Carrer de Santa Anna. Numer 27. Nie trudno było znaleźć tę ulicę. Trudniej było pogodzić się z tym, że nic na niej nie znalazłam. Zwykła ulica z masą przeróżnych sklepów, turyści. Ani tabliczki, ani innego wspomnienia, że to właśnie tu Carlos Ruiz Zafón umiejscowił jedno z ważniejszych miejsc akcji. Nic… Tylko mijający mnie tłum i ja – stojąca z aparatem w dłoniach i Cieniem wiatru pod pachą. Stałam tam i nie wiedziałam, czy w ogóle zrobić tutaj dla Was zdjęcie. A przy tym czułam, że oni wszyscy, ten ogromny tłum, mija mnie bez zastanowienia, a ja wiem… wiem doskonale, że wiele lat temu stał tu Zafón i uśmiechał się, wybierając właśnie to miejsce na początek swojej opowieści.
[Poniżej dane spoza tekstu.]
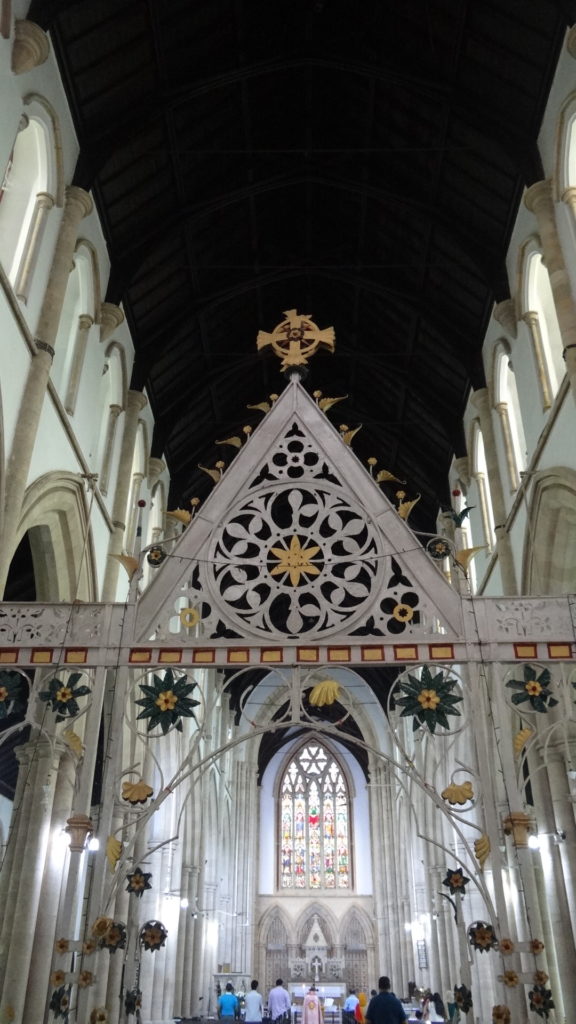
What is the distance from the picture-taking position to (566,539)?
425 inches

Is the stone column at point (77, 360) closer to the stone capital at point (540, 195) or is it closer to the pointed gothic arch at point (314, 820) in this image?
the stone capital at point (540, 195)

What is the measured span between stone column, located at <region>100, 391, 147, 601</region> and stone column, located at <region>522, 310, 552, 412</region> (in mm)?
6276

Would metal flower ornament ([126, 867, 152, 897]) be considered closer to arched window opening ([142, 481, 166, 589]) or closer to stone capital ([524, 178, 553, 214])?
stone capital ([524, 178, 553, 214])

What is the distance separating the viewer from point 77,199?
10.4m

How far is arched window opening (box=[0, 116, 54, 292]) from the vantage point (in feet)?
29.8

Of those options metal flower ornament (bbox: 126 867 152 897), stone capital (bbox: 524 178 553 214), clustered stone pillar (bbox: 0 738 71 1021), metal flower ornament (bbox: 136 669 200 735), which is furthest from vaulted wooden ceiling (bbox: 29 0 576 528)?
metal flower ornament (bbox: 126 867 152 897)

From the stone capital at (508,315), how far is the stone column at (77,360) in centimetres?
593

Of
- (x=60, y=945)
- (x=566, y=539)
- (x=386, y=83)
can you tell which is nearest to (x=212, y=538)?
(x=60, y=945)

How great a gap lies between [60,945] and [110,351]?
401 inches

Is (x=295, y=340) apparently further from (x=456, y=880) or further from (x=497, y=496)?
(x=497, y=496)

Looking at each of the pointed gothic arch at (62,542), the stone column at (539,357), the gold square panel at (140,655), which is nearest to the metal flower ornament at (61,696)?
the gold square panel at (140,655)

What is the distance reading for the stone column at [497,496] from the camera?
40.2 feet

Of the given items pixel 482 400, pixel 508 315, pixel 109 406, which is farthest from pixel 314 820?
pixel 508 315

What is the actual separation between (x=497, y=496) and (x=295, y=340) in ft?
26.0
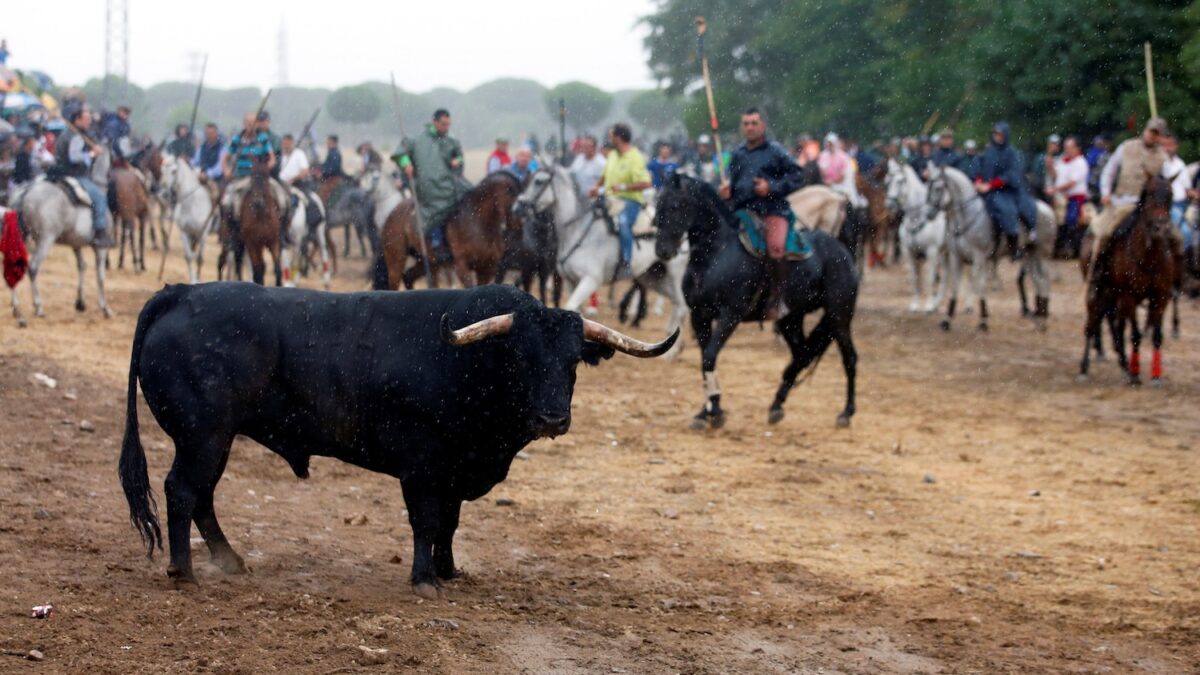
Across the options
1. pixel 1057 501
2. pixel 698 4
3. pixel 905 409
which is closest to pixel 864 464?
pixel 1057 501

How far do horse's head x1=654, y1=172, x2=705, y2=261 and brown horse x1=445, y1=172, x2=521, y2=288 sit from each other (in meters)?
4.15

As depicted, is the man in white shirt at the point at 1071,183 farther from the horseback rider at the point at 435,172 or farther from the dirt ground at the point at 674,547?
the horseback rider at the point at 435,172

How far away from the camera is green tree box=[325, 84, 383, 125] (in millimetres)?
98500

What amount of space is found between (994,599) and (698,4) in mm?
47845

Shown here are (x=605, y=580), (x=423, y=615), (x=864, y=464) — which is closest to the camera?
(x=423, y=615)

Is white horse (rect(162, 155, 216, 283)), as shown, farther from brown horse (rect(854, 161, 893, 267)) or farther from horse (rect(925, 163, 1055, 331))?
brown horse (rect(854, 161, 893, 267))

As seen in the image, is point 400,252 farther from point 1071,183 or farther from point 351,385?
point 1071,183

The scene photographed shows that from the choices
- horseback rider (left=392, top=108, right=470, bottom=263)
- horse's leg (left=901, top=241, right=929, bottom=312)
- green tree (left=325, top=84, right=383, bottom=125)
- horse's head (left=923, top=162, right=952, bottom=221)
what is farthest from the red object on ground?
green tree (left=325, top=84, right=383, bottom=125)

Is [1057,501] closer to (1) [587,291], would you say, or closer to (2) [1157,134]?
(2) [1157,134]

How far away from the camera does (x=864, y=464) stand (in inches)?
441

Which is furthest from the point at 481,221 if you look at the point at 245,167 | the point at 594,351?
the point at 594,351

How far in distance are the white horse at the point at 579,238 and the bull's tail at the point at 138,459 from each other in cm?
980

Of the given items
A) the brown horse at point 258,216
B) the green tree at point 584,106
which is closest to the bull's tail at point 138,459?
the brown horse at point 258,216

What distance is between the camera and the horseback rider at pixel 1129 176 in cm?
1456
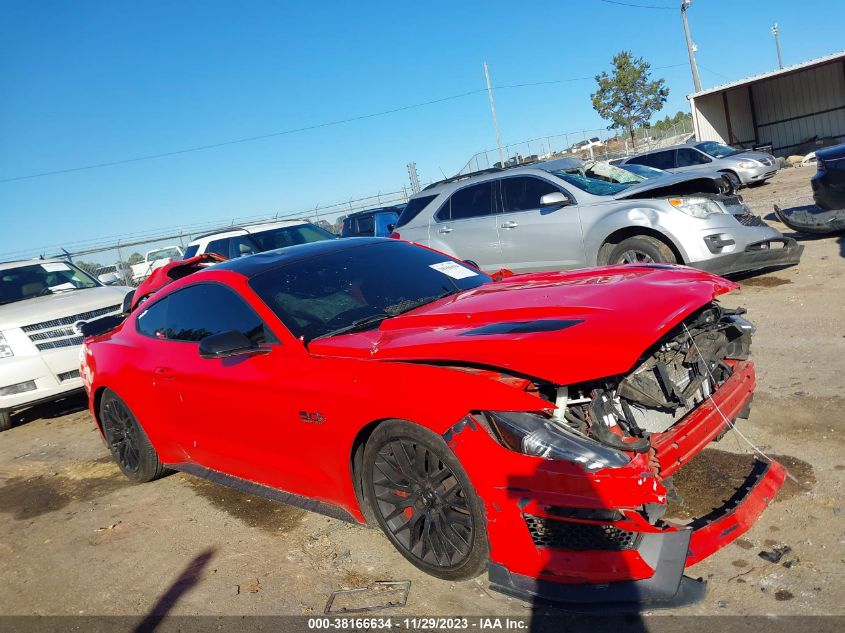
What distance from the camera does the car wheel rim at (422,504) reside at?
3.09 meters

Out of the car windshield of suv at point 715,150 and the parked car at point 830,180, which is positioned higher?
the car windshield of suv at point 715,150

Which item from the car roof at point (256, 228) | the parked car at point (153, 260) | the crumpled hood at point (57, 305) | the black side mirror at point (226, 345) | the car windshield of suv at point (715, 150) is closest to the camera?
the black side mirror at point (226, 345)

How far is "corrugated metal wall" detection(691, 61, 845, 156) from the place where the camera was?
94.5ft

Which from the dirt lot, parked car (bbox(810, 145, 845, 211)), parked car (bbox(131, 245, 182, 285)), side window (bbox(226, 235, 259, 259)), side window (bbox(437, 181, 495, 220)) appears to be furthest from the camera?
parked car (bbox(131, 245, 182, 285))

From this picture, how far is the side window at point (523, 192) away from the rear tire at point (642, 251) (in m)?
1.13

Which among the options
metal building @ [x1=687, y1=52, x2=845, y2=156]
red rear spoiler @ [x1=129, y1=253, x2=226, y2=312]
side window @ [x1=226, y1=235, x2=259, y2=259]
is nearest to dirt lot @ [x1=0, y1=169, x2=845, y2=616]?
red rear spoiler @ [x1=129, y1=253, x2=226, y2=312]

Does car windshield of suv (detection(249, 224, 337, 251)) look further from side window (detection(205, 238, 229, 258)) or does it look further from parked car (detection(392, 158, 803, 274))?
parked car (detection(392, 158, 803, 274))

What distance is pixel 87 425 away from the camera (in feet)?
25.3

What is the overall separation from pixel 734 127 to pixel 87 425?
29643 millimetres

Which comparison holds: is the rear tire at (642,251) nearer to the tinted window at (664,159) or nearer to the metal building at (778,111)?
the tinted window at (664,159)

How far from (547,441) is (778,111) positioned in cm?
3256

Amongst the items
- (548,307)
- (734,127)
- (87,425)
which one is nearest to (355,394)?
(548,307)

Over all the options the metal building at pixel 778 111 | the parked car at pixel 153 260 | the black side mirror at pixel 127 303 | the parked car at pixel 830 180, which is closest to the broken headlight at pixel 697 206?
the parked car at pixel 830 180

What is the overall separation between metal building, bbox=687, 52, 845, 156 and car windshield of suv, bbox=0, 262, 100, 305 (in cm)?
2537
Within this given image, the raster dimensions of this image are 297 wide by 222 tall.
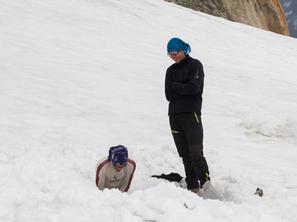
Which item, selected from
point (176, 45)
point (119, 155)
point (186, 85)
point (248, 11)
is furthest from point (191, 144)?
point (248, 11)

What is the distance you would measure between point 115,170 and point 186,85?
1.29 meters

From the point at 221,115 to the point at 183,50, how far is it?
5045 millimetres

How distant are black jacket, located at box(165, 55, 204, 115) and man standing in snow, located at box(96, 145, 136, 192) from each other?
82 cm

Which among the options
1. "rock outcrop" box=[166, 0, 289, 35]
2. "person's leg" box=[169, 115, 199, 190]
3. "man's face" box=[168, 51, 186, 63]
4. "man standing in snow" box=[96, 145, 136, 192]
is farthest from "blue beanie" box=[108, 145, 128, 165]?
"rock outcrop" box=[166, 0, 289, 35]

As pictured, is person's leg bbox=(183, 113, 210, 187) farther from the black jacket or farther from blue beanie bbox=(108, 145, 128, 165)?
blue beanie bbox=(108, 145, 128, 165)

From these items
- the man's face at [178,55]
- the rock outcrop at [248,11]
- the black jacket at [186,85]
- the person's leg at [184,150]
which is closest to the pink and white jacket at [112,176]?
the person's leg at [184,150]

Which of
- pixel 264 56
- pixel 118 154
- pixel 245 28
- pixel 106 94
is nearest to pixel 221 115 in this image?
pixel 106 94

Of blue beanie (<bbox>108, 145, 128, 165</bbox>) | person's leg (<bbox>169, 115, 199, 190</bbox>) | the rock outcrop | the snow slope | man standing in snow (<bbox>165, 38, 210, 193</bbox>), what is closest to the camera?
the snow slope

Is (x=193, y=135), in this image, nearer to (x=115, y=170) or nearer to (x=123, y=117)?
(x=115, y=170)

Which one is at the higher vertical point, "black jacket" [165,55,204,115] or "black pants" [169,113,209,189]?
"black jacket" [165,55,204,115]

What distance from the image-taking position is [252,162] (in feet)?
26.1

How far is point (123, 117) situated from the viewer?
10.1 m

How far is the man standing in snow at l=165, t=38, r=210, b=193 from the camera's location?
603cm

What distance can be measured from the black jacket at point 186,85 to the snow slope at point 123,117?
3.71 feet
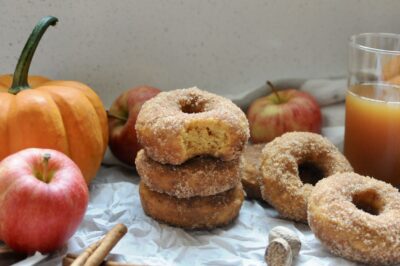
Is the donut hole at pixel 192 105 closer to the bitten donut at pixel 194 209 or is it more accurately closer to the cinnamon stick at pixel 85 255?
the bitten donut at pixel 194 209

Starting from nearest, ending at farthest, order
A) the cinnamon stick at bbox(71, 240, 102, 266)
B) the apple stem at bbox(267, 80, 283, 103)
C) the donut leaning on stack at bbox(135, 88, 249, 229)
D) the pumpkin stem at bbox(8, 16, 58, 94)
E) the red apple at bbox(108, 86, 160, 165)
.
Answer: the cinnamon stick at bbox(71, 240, 102, 266)
the donut leaning on stack at bbox(135, 88, 249, 229)
the pumpkin stem at bbox(8, 16, 58, 94)
the red apple at bbox(108, 86, 160, 165)
the apple stem at bbox(267, 80, 283, 103)

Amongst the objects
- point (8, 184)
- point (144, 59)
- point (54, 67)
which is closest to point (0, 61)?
point (54, 67)

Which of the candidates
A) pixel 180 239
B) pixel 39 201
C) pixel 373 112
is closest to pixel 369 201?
pixel 373 112

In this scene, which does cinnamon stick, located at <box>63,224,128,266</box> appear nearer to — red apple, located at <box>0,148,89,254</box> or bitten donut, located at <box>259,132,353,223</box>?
red apple, located at <box>0,148,89,254</box>

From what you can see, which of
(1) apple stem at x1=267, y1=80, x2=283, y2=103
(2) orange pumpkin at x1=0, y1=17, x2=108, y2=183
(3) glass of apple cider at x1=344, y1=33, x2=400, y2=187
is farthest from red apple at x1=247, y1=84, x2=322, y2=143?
(2) orange pumpkin at x1=0, y1=17, x2=108, y2=183

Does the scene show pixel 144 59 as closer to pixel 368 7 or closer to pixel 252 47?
pixel 252 47

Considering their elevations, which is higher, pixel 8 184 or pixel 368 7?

„Podszedłem do balkonu i ujrzałem świetliste opary wydobywające się z latarni na Puerta del Angel. Można się było tylko domyślać obecności stojącej tam nieruchomo postaci. Jej realność potwierdzał jedynie zarys cienia padającego na bruk i bursztynowe drżenie żaru papierosa odbijające się w jej oczach. Stała, ciemno ubrana, z jedną dłonią ukrytą w kieszeni marynarki, drugą przytrzymując papierosa, który prządł niebieskawą pajęczynę dymu wokół głowy. Patrzyła na mnie milcząco, kryjąc twarz za padającym z latarni światłem. (…)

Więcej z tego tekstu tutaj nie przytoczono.